• [Direction]: Reproduce every one of the following records word for word, without altering any character.

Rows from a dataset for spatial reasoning
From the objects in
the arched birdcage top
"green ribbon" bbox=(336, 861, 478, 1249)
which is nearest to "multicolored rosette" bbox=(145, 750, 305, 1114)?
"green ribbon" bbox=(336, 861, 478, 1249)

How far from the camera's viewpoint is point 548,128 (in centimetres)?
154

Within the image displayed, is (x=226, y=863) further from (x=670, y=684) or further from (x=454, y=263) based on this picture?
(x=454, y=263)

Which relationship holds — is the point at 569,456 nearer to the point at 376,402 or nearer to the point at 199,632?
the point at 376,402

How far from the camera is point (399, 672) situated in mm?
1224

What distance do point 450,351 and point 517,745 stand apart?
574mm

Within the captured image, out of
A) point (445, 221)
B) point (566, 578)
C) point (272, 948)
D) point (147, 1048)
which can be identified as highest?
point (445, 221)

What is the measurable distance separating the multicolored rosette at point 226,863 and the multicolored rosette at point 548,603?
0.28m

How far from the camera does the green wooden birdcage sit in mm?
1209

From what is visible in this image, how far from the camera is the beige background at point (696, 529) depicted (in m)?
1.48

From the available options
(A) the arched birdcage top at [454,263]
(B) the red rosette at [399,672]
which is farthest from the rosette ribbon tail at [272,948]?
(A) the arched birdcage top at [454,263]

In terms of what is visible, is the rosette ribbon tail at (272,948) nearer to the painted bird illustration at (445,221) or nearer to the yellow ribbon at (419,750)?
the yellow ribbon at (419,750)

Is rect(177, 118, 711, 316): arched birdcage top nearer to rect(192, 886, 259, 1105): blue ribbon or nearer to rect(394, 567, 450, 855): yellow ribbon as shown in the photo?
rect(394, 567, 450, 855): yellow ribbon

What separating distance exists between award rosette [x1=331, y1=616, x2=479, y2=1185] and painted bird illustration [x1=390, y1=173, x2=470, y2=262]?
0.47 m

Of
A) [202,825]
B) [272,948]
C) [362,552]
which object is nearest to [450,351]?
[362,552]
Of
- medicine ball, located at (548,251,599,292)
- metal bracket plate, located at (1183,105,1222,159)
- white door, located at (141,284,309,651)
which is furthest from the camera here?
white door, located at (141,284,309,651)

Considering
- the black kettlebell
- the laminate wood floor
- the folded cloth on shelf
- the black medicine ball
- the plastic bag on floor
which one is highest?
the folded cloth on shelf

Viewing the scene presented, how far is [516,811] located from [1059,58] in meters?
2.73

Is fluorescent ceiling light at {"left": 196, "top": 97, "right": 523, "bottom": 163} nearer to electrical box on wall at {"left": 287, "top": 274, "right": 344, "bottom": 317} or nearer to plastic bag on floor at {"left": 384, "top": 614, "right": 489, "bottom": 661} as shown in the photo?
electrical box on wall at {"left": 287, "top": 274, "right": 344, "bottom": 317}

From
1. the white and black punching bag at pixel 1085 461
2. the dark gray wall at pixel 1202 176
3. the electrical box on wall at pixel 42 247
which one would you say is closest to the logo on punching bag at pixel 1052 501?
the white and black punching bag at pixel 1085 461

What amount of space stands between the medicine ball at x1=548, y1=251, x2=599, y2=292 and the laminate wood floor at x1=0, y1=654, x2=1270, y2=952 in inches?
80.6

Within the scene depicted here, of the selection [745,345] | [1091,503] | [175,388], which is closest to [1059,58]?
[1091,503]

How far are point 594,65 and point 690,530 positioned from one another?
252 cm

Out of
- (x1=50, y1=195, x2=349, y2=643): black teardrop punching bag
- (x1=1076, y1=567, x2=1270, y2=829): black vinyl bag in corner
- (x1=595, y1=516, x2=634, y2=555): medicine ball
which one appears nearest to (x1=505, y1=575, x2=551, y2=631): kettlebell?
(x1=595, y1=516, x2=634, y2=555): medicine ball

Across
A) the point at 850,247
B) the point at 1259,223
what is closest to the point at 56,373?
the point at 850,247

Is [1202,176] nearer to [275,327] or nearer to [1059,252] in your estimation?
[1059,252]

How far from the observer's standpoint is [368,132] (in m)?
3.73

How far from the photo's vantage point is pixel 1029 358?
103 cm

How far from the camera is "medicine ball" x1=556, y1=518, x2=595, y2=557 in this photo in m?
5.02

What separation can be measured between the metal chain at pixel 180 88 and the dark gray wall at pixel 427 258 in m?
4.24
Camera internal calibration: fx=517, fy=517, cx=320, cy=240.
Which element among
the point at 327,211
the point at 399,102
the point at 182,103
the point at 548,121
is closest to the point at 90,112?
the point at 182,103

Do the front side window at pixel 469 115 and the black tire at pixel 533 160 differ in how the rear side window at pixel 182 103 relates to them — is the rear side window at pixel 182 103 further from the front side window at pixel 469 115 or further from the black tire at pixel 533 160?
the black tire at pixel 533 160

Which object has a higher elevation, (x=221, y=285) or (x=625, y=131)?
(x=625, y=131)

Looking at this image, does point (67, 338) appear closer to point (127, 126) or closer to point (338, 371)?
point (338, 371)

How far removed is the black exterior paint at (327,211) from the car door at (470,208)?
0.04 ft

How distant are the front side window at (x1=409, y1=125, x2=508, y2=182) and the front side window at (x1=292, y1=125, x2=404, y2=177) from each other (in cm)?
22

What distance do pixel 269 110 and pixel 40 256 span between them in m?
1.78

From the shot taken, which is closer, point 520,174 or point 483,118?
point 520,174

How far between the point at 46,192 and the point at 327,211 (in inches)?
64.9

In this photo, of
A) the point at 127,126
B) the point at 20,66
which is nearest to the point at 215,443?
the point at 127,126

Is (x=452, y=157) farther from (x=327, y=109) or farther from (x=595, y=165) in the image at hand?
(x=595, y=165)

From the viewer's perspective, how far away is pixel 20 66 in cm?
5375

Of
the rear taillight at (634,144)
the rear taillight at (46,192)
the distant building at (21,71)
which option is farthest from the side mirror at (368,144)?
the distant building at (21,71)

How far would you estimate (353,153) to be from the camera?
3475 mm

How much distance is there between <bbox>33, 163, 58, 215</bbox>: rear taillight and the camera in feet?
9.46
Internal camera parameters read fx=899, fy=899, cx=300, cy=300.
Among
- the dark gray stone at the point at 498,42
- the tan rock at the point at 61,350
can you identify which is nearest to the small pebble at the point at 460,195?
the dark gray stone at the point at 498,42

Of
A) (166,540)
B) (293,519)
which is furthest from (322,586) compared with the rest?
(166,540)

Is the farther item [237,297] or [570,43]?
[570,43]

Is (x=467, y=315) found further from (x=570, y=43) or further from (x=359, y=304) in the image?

• [Exercise solution]:
From the objects in
the arched birdcage top
"green ribbon" bbox=(336, 861, 478, 1249)
which is nearest to "multicolored rosette" bbox=(145, 750, 305, 1114)?
"green ribbon" bbox=(336, 861, 478, 1249)

How far from the camera's viewpoint is point 548,128 (in centimetres)?
154

Within the image displayed, is (x=226, y=863) further from (x=670, y=684) or further from (x=454, y=263) based on this picture?
(x=454, y=263)

Which relationship holds — is the point at 569,456 nearer to the point at 376,402 or nearer to the point at 199,632?
the point at 376,402

How far from the camera is point (399, 672) situated in mm?
1224

What distance do point 450,351 and point 517,745 stand apart?
574mm

Within the captured image, out of
A) point (445, 221)
B) point (566, 578)
C) point (272, 948)
D) point (147, 1048)
which can be identified as highest?
point (445, 221)

What is the measurable distance separating the multicolored rosette at point 226,863 and the multicolored rosette at point 548,603?
0.28m

How far from the camera does the green wooden birdcage sit in mm?
1209

From what is visible in this image, how far from the camera is the beige background at point (696, 529) depicted (in m)?
1.48

From the available options
(A) the arched birdcage top at [454,263]
(B) the red rosette at [399,672]
which is farthest from the rosette ribbon tail at [272,948]?
(A) the arched birdcage top at [454,263]

In terms of what is visible, is the rosette ribbon tail at (272,948) nearer to the painted bird illustration at (445,221) or nearer to the yellow ribbon at (419,750)?
the yellow ribbon at (419,750)

Is rect(177, 118, 711, 316): arched birdcage top nearer to rect(192, 886, 259, 1105): blue ribbon or nearer to rect(394, 567, 450, 855): yellow ribbon as shown in the photo?
rect(394, 567, 450, 855): yellow ribbon

What separating distance exists between award rosette [x1=331, y1=616, x2=479, y2=1185] and painted bird illustration [x1=390, y1=173, x2=470, y2=262]?
0.47 m

Of
A) [202,825]
B) [272,948]
C) [362,552]
which object is nearest to [450,351]?
[362,552]
Of
- medicine ball, located at (548,251,599,292)
- metal bracket plate, located at (1183,105,1222,159)
- white door, located at (141,284,309,651)
which is furthest from the camera here?
white door, located at (141,284,309,651)

Considering
- the black kettlebell
- the laminate wood floor
- the folded cloth on shelf
- the black medicine ball
- the plastic bag on floor
which one is highest?
the folded cloth on shelf

Viewing the scene presented, how far is [516,811] located from [1059,58] in meters?
2.73

Is fluorescent ceiling light at {"left": 196, "top": 97, "right": 523, "bottom": 163} nearer to electrical box on wall at {"left": 287, "top": 274, "right": 344, "bottom": 317} or nearer to plastic bag on floor at {"left": 384, "top": 614, "right": 489, "bottom": 661} as shown in the photo?
electrical box on wall at {"left": 287, "top": 274, "right": 344, "bottom": 317}

From
1. the white and black punching bag at pixel 1085 461
2. the dark gray wall at pixel 1202 176
3. the electrical box on wall at pixel 42 247
which one would you say is closest to the logo on punching bag at pixel 1052 501?
the white and black punching bag at pixel 1085 461

What amount of space stands between the medicine ball at x1=548, y1=251, x2=599, y2=292 and the laminate wood floor at x1=0, y1=654, x2=1270, y2=952 in inches?
80.6

Within the scene depicted here, of the selection [745,345] | [1091,503] | [175,388], which is closest to [1059,58]?
[1091,503]

How far are point 594,65 and point 690,530 positioned from one another?
252 cm

Out of
- (x1=50, y1=195, x2=349, y2=643): black teardrop punching bag
- (x1=1076, y1=567, x2=1270, y2=829): black vinyl bag in corner
- (x1=595, y1=516, x2=634, y2=555): medicine ball
which one appears nearest to (x1=505, y1=575, x2=551, y2=631): kettlebell?
(x1=595, y1=516, x2=634, y2=555): medicine ball

Across
A) the point at 850,247
B) the point at 1259,223
what is closest to the point at 56,373?
the point at 850,247

Is [1202,176] nearer to [275,327] or nearer to [1059,252] in your estimation?
[1059,252]

How far from the observer's standpoint is [368,132] (in m)?
3.73

How far from the photo's vantage point is pixel 1029 358?
103 cm

How far from the camera is "medicine ball" x1=556, y1=518, x2=595, y2=557 in this photo in m?
5.02

What separation can be measured between the metal chain at pixel 180 88 and the dark gray wall at pixel 427 258 in m?
4.24
Camera internal calibration: fx=517, fy=517, cx=320, cy=240.
Which element among
the point at 327,211
the point at 399,102
the point at 182,103
the point at 548,121
is closest to the point at 90,112?
the point at 182,103

Do the front side window at pixel 469 115 and the black tire at pixel 533 160 differ in how the rear side window at pixel 182 103 relates to them — is the rear side window at pixel 182 103 further from the front side window at pixel 469 115 or further from the black tire at pixel 533 160?
the black tire at pixel 533 160

Which object has a higher elevation, (x=221, y=285) or (x=625, y=131)?
(x=625, y=131)

Looking at this image, does point (67, 338) appear closer to point (127, 126) or closer to point (338, 371)?
point (338, 371)

How far removed is the black exterior paint at (327,211) from the car door at (470,208)?
0.04 ft

How distant are the front side window at (x1=409, y1=125, x2=508, y2=182) and the front side window at (x1=292, y1=125, x2=404, y2=177) from each other (in cm)?
22

What distance do pixel 269 110 and pixel 40 256 span between them in m?
1.78

From the shot taken, which is closer, point 520,174 or point 483,118?
point 520,174

How far between the point at 46,192 and the point at 327,211 (in inches)?
64.9

In this photo, of
A) the point at 127,126
B) the point at 20,66
which is nearest to the point at 215,443?
the point at 127,126

Is (x=452, y=157) farther from (x=327, y=109) or farther from (x=595, y=165) in the image at hand?
(x=595, y=165)

From the viewer's perspective, how far away is pixel 20 66 in cm?
5375

Of
the rear taillight at (634,144)
the rear taillight at (46,192)
the distant building at (21,71)
which option is farthest from the side mirror at (368,144)?
the distant building at (21,71)

How far would you estimate (353,153) to be from the camera?
3475 mm

How much distance is there between <bbox>33, 163, 58, 215</bbox>: rear taillight and the camera in feet?
9.46
Internal camera parameters read fx=899, fy=899, cx=300, cy=300.
Among
- the dark gray stone at the point at 498,42
- the tan rock at the point at 61,350
can you identify which is nearest to the small pebble at the point at 460,195?
the dark gray stone at the point at 498,42

Of
A) (166,540)
B) (293,519)
which is furthest from (322,586) compared with the rest?
(166,540)

Is the farther item [237,297] or [570,43]?
[570,43]

Is (x=467, y=315) found further from (x=570, y=43) or further from (x=359, y=304) in the image?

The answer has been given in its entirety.